How Useful is an Unusually Good Memory in the Real World?

Being able to memorize names, numbers, pictures, etc. is a necessary skill to succeed in school. Rote memorization is what most of formal schooling is all about.

I wonder how useful such memorization ability is in the real world. My sense is not very much — at least beyond a base level of ability.

First, in my experience, most meetings, calls, and presentations are "open book". You can have notes and index cards and prompts with you at all times. This allows you to partially memorize, say, a speech, yet always have the option to refer to your prepared remarks. School requires 100%, complete memorization.

Second, it’s easier than ever to outsource things we used to remember. As Clive Thompson shows in his recent Wired article, younger people are less able than their elder counterparts to remember personal details of people they know (such as birth date or phone number). Why?

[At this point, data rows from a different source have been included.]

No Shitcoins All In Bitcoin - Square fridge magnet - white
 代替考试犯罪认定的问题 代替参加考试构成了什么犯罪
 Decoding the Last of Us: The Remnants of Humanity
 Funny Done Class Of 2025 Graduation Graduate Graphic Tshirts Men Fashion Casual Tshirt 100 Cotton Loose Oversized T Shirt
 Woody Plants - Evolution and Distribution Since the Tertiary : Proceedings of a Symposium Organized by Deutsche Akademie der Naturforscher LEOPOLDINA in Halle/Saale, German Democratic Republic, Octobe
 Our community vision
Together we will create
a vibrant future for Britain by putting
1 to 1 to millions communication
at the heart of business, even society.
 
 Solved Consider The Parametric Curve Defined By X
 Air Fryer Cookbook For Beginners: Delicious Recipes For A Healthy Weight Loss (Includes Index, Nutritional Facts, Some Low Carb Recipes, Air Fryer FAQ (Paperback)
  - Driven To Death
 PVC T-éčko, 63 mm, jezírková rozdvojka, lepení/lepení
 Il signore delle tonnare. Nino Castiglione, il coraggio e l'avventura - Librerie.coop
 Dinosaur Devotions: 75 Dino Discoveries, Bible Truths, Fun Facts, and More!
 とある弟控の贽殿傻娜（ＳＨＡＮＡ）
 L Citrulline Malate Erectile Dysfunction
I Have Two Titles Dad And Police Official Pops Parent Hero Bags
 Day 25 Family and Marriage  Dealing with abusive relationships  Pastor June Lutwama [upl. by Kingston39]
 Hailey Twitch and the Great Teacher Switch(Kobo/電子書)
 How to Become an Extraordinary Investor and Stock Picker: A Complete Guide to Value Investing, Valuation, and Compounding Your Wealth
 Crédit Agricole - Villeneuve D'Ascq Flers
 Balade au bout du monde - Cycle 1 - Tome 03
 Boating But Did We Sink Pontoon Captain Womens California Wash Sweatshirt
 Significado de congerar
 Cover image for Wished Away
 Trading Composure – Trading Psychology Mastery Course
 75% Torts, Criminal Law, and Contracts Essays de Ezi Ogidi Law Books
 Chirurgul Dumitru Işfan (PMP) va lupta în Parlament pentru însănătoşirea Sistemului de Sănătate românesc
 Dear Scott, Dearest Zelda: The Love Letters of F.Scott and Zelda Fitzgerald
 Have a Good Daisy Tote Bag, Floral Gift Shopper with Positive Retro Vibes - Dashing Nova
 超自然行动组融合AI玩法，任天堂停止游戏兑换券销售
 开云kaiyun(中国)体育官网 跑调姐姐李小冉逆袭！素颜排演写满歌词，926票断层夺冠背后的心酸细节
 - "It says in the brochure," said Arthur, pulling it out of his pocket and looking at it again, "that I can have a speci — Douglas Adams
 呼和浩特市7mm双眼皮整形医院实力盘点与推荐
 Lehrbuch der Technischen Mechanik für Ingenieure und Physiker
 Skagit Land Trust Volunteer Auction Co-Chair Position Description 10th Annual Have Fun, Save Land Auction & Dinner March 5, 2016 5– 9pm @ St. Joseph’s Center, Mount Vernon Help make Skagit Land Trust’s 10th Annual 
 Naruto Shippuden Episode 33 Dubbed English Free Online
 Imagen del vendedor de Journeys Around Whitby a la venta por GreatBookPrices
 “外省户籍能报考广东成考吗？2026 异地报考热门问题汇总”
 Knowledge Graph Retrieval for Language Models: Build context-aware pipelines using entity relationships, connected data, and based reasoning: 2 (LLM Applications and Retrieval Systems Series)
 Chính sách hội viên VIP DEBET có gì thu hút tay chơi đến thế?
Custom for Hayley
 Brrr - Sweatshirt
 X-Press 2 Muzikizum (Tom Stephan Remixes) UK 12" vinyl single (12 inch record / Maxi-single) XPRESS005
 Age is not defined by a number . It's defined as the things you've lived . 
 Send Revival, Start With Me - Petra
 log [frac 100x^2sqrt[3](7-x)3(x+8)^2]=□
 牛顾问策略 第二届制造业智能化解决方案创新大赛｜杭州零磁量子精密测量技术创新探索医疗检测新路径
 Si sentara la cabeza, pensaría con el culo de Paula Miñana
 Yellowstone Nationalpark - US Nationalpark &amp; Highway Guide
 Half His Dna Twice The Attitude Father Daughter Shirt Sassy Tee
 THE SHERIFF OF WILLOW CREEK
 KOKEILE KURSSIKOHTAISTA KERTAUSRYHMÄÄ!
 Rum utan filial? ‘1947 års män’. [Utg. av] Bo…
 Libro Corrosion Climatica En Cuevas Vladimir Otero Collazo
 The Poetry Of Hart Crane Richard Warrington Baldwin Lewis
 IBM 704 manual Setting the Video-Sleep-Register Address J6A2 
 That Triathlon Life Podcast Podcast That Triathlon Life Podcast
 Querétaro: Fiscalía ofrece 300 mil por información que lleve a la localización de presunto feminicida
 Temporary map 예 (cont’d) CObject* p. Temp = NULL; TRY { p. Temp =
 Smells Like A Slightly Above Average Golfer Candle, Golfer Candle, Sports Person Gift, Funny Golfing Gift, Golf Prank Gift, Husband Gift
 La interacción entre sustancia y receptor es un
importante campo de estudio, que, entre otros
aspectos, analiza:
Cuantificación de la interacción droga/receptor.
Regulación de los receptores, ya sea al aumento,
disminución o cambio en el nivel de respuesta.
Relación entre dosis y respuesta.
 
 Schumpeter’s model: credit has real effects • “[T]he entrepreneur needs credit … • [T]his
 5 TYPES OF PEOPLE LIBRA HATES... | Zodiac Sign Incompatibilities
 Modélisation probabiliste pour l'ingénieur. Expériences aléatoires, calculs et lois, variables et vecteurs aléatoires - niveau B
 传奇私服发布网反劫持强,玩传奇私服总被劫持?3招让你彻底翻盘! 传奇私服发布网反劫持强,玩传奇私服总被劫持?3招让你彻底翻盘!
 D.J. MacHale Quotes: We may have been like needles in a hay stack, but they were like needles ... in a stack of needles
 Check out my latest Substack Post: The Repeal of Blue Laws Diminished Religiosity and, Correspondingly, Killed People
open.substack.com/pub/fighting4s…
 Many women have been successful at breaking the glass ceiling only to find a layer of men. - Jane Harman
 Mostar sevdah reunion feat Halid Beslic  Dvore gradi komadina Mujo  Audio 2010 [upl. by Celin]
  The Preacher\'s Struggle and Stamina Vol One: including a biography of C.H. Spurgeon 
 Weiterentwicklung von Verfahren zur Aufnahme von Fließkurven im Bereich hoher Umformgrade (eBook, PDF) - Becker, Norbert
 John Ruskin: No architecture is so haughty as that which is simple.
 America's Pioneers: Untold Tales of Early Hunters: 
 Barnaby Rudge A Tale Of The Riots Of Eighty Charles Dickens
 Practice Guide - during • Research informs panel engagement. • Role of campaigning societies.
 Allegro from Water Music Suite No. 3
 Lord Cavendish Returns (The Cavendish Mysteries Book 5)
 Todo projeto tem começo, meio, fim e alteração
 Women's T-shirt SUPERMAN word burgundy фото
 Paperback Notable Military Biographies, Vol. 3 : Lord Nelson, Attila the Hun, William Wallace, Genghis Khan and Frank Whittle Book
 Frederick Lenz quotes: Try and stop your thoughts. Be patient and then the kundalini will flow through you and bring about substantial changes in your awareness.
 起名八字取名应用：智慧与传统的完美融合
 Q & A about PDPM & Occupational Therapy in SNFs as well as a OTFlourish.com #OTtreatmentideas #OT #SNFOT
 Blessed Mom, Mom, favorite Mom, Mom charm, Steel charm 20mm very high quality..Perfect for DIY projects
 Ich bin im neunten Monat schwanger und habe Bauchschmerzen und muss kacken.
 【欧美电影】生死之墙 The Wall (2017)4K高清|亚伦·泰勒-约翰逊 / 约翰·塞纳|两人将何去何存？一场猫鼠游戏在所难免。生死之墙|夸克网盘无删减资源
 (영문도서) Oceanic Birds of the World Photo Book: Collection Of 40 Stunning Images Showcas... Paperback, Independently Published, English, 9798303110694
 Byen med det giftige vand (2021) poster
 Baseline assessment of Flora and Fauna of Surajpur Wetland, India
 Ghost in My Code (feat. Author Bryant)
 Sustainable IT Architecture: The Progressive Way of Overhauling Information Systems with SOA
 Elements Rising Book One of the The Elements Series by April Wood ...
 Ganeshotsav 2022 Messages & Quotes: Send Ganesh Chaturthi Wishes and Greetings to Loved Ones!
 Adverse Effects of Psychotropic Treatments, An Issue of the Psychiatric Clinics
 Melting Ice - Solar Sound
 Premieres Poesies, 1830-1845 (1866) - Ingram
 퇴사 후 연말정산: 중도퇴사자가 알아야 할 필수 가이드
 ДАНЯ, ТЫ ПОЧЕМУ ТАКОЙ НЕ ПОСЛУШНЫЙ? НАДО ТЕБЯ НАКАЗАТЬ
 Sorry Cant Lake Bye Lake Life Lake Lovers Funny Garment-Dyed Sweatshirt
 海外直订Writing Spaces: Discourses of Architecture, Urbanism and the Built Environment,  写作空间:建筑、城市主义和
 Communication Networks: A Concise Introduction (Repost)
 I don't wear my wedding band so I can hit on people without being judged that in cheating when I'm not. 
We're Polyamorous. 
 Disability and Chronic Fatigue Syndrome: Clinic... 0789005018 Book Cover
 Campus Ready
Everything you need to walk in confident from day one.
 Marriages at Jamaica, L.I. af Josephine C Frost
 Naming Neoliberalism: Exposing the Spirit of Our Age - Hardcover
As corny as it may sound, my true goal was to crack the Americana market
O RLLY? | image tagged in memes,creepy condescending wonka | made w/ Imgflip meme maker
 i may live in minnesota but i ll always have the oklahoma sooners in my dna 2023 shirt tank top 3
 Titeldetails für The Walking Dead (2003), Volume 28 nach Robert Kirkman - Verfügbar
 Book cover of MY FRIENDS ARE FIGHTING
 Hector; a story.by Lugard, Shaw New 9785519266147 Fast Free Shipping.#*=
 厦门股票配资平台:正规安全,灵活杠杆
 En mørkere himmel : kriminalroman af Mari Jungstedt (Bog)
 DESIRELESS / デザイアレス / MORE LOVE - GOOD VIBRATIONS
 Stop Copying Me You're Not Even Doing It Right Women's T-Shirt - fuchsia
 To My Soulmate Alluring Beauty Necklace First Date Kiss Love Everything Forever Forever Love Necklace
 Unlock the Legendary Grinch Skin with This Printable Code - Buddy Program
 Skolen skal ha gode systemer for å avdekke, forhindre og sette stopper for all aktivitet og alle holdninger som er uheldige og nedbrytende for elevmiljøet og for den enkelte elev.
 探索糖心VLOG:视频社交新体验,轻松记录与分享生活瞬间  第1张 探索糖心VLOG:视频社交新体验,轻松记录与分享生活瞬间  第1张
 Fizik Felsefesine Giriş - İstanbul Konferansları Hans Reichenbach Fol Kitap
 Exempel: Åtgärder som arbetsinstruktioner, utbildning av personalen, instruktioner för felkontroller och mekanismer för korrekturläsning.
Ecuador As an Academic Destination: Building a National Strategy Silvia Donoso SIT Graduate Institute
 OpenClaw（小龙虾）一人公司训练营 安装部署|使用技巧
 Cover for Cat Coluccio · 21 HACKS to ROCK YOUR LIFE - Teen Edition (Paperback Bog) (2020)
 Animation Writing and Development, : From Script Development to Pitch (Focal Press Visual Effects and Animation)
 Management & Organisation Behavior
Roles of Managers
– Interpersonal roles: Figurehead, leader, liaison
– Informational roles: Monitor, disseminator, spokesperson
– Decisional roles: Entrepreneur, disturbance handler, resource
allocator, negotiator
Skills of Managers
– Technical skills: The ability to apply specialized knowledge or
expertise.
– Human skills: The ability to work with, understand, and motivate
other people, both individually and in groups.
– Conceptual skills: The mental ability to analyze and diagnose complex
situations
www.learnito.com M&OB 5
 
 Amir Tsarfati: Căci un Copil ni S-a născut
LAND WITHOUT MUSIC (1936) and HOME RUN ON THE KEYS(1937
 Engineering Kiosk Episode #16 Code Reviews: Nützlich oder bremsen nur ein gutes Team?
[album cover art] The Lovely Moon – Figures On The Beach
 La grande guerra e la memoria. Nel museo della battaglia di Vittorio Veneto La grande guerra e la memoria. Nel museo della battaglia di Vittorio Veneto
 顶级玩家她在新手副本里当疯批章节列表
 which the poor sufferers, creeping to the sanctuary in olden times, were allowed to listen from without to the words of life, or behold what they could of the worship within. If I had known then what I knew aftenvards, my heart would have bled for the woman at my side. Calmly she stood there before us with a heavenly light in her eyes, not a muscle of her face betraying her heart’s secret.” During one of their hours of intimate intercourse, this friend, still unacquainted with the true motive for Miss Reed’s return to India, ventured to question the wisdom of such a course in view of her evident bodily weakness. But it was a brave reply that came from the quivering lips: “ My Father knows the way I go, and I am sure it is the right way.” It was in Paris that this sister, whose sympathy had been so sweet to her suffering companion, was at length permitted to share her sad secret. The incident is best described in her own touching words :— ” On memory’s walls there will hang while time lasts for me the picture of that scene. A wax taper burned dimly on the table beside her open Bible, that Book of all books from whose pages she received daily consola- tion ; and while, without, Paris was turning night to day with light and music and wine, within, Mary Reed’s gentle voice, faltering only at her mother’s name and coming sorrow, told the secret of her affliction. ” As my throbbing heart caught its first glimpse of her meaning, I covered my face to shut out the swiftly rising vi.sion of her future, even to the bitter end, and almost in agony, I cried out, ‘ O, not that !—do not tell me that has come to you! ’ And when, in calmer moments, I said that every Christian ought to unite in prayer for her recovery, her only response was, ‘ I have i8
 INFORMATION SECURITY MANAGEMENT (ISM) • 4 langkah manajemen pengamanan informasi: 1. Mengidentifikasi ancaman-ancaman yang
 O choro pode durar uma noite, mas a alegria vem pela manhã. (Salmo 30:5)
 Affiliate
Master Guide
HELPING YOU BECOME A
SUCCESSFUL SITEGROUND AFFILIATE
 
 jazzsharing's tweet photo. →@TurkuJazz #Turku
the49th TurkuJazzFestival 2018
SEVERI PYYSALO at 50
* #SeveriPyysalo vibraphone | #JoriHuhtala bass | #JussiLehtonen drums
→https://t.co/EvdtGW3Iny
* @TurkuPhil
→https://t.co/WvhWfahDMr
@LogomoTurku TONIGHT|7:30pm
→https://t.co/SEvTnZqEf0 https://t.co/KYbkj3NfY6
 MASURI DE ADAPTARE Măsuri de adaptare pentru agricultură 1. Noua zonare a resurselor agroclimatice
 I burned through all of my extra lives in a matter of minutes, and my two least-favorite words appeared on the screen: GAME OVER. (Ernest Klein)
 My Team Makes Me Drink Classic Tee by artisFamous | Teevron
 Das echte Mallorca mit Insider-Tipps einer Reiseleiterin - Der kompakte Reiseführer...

Technology has made it easy to automate. Now we just need to remember where we keep the list of numbers, not the numbers themselves.

Certainly a knack for remembering details in your head can be helpful in situations like a cocktail party full of old friends where recalling someone’s name can win major political brownie points. And rattling off a perfect-for-the-moment quote from memory can be sly.

Still, in general, I think unusual memorization ability serves a purpose more in trivia games or hacking the formal school system than in the professions.

(Hat tip to the "bee-queen of memory" for sparking this idea — unlike me, she has an extraordinary memory for quirky details. But her many other talents will prove more useful.)